Unfortunately, cleaning them up is not easy and comes at a steep cost: to restore a well can range from $30,000 up to $300,000 depending on the type of well and the depth involved. A recent report from the National Wildlife Federation and Public Land Solutions found at least 637 wells on federal public lands in Colorado that are either orphaned or at risk of becoming orphaned. The actual number likely is far greater, as the pandemic has caused a surge of oil-company bankruptcies and associated orphaned wells. 

Those who abandon these orphaned wells must pay the costs to clean them up. They rarely do, because the bonds they are required to put down, as a sort of insurance policy in case of bankruptcy, fall far short of actually covering the costs of cleanup. Little wonder: the bond prices were last adjusted in the 1950s and ‘60s.

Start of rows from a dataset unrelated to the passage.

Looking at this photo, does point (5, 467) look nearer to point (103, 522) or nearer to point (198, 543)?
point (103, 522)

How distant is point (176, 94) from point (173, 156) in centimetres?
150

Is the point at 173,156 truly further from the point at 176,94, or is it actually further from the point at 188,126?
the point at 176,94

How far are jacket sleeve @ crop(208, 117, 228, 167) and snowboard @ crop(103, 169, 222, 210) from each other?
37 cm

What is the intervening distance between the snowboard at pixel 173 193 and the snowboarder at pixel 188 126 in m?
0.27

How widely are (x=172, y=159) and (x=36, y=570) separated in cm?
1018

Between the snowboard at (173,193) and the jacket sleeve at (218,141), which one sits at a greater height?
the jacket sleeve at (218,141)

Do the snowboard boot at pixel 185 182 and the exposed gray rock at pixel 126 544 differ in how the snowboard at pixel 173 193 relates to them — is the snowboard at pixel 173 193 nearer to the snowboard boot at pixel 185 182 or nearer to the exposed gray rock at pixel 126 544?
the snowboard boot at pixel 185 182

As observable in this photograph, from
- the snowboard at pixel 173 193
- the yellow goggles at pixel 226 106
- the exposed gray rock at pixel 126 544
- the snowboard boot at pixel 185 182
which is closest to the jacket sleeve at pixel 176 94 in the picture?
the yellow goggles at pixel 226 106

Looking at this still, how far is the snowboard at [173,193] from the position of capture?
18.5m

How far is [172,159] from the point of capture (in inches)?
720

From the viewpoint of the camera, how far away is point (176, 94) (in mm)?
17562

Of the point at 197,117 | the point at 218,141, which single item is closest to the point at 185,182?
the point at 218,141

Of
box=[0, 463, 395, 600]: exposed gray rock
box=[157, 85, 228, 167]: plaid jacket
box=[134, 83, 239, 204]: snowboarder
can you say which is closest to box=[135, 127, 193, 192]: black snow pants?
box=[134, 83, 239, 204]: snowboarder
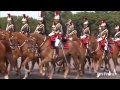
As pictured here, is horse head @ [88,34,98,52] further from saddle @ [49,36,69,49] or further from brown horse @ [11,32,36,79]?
brown horse @ [11,32,36,79]

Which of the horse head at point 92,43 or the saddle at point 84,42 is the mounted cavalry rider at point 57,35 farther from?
the horse head at point 92,43

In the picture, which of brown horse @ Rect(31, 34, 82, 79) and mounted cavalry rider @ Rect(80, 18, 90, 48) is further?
mounted cavalry rider @ Rect(80, 18, 90, 48)

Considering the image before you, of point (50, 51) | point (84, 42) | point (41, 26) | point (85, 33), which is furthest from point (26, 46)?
point (85, 33)

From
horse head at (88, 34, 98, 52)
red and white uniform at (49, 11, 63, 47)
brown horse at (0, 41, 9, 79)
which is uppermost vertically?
red and white uniform at (49, 11, 63, 47)

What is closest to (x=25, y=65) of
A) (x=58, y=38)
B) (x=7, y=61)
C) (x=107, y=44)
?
(x=7, y=61)

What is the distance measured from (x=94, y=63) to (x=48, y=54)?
2985 millimetres

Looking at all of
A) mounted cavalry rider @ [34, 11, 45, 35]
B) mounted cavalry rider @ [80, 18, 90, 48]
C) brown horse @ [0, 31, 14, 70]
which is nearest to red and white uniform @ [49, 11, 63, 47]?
mounted cavalry rider @ [34, 11, 45, 35]

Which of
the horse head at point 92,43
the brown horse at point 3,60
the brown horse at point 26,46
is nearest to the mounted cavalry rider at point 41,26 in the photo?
the brown horse at point 26,46

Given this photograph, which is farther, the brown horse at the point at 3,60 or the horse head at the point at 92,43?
the horse head at the point at 92,43

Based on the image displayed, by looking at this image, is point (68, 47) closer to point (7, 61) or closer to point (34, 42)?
point (34, 42)

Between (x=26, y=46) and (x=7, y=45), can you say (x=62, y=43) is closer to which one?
(x=26, y=46)

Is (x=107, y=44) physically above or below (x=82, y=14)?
below
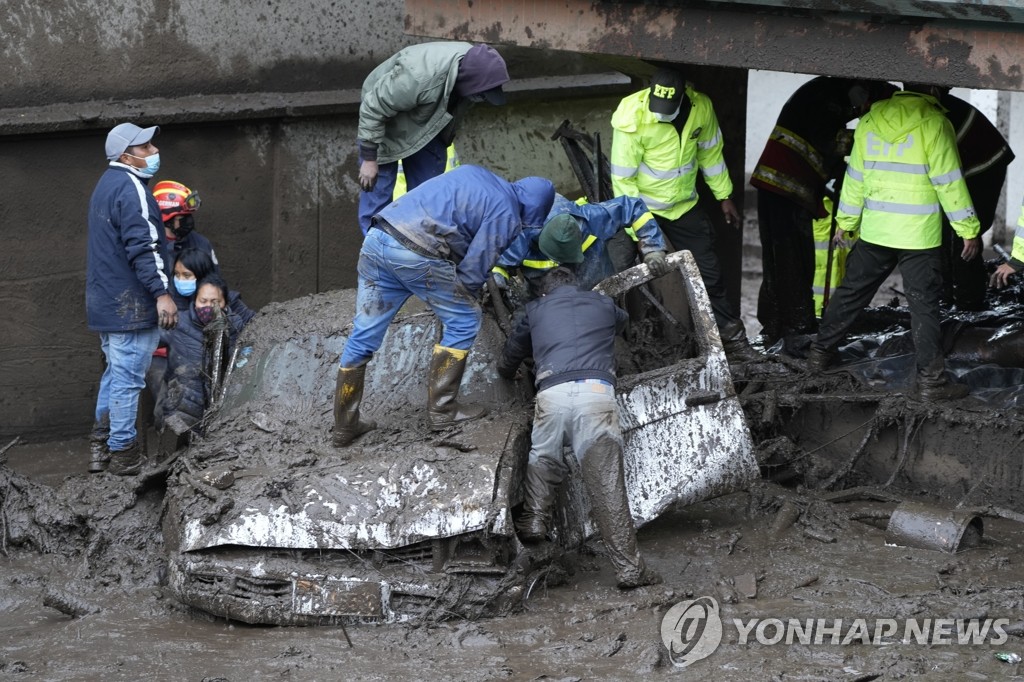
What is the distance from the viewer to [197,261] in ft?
25.4

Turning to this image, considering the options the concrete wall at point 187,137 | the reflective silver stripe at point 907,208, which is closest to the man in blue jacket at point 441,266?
the reflective silver stripe at point 907,208

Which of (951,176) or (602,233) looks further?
(951,176)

In fact, in 2019, the Government Accountability Office found that because federal bonding rates are so insufficient, as many as 99 percent of existing bonds can’t cover potential cleanup costs. And when these bonds do not cover cleanup costs, taxpayers must make up the difference — to the tune of potentially hundreds of billions of dollars.

It is simply unacceptable for farmers, ranchers, and rural communities to bear the burden when oil and gas companies do not clean up after themselves. Yet, oil and gas companies continue to take advantage of a broken system that shifts cleanup costs from responsible parties to the public. Proper management and stewardship of our public lands means holding oil and gas companies accountable, while ensuring that orphaned wells get cleaned up now.

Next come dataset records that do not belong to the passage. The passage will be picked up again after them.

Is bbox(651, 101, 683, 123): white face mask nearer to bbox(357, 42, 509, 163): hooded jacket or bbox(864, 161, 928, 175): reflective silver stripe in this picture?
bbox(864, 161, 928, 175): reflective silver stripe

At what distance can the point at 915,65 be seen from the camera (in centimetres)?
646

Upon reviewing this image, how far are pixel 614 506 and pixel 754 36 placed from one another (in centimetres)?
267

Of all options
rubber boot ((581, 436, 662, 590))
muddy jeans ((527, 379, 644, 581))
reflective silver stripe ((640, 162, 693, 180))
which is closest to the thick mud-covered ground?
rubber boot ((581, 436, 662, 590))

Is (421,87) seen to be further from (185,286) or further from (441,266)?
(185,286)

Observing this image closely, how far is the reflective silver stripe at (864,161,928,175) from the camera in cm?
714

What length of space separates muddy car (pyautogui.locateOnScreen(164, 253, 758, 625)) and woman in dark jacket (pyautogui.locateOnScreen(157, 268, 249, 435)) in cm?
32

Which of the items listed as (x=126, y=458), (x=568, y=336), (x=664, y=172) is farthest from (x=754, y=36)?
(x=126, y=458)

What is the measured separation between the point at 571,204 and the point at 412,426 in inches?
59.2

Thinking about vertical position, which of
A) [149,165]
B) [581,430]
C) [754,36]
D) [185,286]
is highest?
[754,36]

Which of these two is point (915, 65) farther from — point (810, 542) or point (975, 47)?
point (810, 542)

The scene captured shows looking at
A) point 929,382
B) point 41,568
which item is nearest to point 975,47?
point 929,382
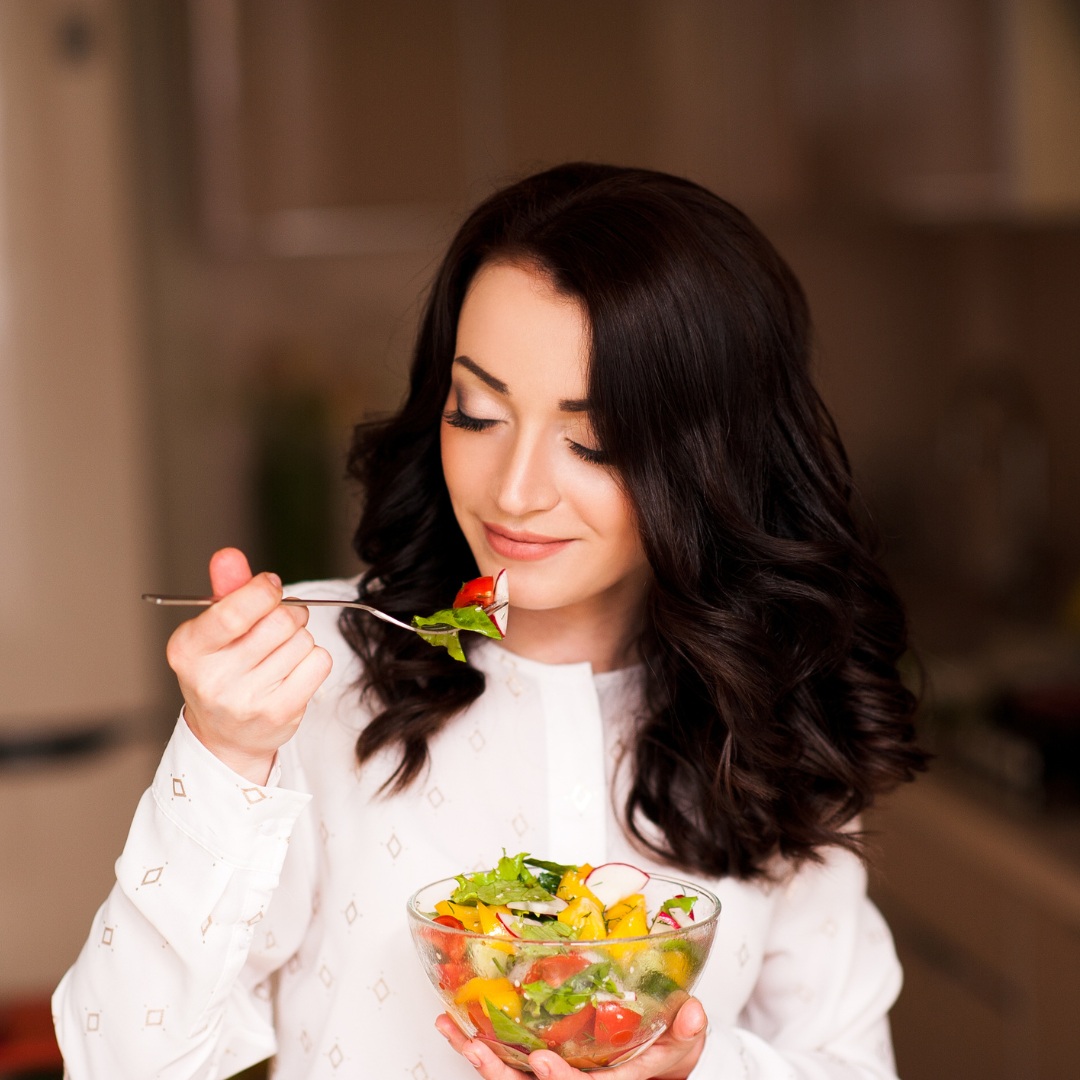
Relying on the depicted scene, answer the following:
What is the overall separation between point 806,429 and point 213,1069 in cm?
73

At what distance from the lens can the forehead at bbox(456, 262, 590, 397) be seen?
1096 millimetres

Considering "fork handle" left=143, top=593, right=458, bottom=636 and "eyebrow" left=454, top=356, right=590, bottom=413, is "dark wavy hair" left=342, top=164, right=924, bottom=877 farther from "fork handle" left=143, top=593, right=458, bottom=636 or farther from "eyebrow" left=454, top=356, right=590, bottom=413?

Colorado’s U.S. Sen. Michael Bennet is working to fix this problem at the federal level. He recently introduced legislation not only to increase funding to clean up these wells but also modernize bonding requirements to meaningfully reform the leasing system and ensure this situation does not happen again. States such as Colorado already are taking action to tackle this issue on state and private lands, but we need the federal government to commit to fixing the problem on federal public lands.

If we want to leave our federal public lands in pristine condition for future generations, we cannot let the toxic legacy of orphaned oil wells persist, leaving them behind for the rest of us to clean up. The Biden administration has made cleaning up orphaned wells a priority and is considering how best to address this problem as it reviews the federal oil and gas leasing program.

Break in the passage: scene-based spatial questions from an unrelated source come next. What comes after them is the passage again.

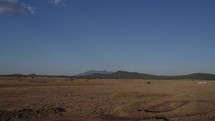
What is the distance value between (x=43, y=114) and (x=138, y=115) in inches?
267

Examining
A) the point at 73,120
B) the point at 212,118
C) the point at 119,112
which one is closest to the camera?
the point at 73,120

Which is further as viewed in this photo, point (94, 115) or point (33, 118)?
point (94, 115)

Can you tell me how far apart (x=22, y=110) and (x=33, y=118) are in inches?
92.3

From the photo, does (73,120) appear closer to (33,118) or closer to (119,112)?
(33,118)

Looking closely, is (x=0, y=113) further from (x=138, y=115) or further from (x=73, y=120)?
(x=138, y=115)

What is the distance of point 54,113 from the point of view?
27844mm

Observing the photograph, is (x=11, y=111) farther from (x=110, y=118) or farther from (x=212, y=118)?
(x=212, y=118)

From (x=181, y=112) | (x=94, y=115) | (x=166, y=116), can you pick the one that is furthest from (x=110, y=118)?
(x=181, y=112)

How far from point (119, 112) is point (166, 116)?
3868 mm

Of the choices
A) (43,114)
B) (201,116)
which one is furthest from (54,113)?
(201,116)

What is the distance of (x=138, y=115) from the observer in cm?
2784

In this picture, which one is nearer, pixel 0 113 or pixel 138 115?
pixel 0 113

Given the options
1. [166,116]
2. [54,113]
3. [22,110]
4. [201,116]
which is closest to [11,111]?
[22,110]

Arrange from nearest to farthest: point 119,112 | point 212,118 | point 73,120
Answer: point 73,120 < point 212,118 < point 119,112
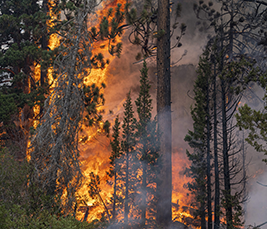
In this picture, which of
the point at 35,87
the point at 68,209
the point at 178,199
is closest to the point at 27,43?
the point at 35,87

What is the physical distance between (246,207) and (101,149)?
9171 mm

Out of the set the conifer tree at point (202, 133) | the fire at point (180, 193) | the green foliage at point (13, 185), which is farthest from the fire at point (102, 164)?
the green foliage at point (13, 185)

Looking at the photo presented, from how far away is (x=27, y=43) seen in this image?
11562 millimetres

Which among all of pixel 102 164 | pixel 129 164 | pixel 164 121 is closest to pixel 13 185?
pixel 129 164

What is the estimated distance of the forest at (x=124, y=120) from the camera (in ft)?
18.4

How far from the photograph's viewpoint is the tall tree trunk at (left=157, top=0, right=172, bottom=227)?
8539 mm

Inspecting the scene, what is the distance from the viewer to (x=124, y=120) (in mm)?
9914

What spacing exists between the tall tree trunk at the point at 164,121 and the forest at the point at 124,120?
0.13 ft

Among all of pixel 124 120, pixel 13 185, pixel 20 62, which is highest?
pixel 20 62

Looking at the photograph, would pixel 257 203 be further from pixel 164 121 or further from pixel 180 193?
pixel 164 121

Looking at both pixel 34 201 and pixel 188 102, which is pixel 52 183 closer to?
pixel 34 201

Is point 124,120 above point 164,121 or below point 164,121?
above

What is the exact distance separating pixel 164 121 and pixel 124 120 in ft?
6.30

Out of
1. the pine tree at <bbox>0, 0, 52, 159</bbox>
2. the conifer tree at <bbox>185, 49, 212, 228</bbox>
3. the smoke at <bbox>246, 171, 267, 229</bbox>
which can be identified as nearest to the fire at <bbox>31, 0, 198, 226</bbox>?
the pine tree at <bbox>0, 0, 52, 159</bbox>
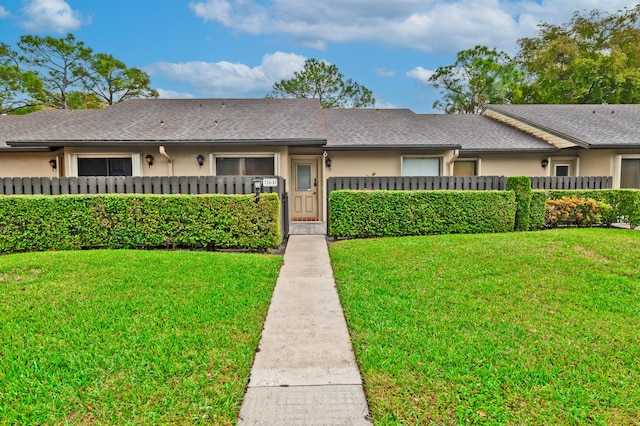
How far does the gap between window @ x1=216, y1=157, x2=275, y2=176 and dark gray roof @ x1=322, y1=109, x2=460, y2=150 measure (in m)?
2.02

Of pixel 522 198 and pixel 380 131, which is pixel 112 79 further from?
pixel 522 198

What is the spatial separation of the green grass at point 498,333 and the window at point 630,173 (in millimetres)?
8966

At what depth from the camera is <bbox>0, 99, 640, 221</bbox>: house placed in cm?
1106

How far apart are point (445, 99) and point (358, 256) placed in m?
25.9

Congress should also work to pass reforms such as the one being advanced by Sen. Bennet. Addressing the current crisis to protect our land and the air and water farmers and ranchers – and the public – depend on is absolutely critical.

Oil and gas companies and others that profited from the original wells on public lands must be held accountable for all cleanup costs.

Dale McCall lives in Longmont and is president of Rocky Mountain Farmers Union.